Monday, August 1, 2011

Centaurus A, Wild and Wonderful Galaxy

Today I've got a picture of an amazing galaxy for you to enjoy, Centarus A. I took this picture a little over a year ago. Centaurus A is a really strange beast in a universe full of exotic galaxies. You know, you'd think I wouldn't be continually surprised at the fact that the pictures I take look like the ones I see that other people have taken, but for some reason I'm always pleasantly surprised that my pictures look just the way I expect an object to look.

Centaurus A, unusual galaxy. In Centaurus, obviously.
If it weren't for that highly unusual dust lane running across it, Centaurus A would appear to be a fairly normal elliptical (or possibly lenticular) galaxy. But that dust lane immediately transforms it into a galaxy of much interest to astronomers. That dust is there because Centaurus A is actually two galaxies undergoing a collision; an elliptical galaxy, and a spiral galaxy like our Milky Way. The dust acts as a highly efficient blocker of light, causing the dark stripe you see in the image.

Centaurus A lights up the sky in radio wavelengths due to two humongous radio-producing lobes coming from both ends (the upper left and lower right in this orientation). These lobes come from bits of gas accelerated to about half the speed of light by a supermassive black hole that resides in the center of the composite galaxy and extend for hundreds of thousands of light years in space. If we could see these lobes with our eyes, each of them would appear several times larger than the full Moon on the sky (Centarus A itself is about 2/3 the size of the full Moon).

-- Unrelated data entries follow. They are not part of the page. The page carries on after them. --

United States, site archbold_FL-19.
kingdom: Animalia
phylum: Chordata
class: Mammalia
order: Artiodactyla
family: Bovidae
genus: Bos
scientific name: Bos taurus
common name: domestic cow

Centaurus A is a relatively nearby galaxy, somewhere between 10-16 million light years away (that's about 60-86 quadrillion miles, or 60-86,000,000,000,000,000,000 miles). It's also one of the brighter galaxies on the sky, which is one reason I was able to get such a good shot of it. All in all it's a fascinating galaxy, and one that I'm highly pleased I was able to get a picture of.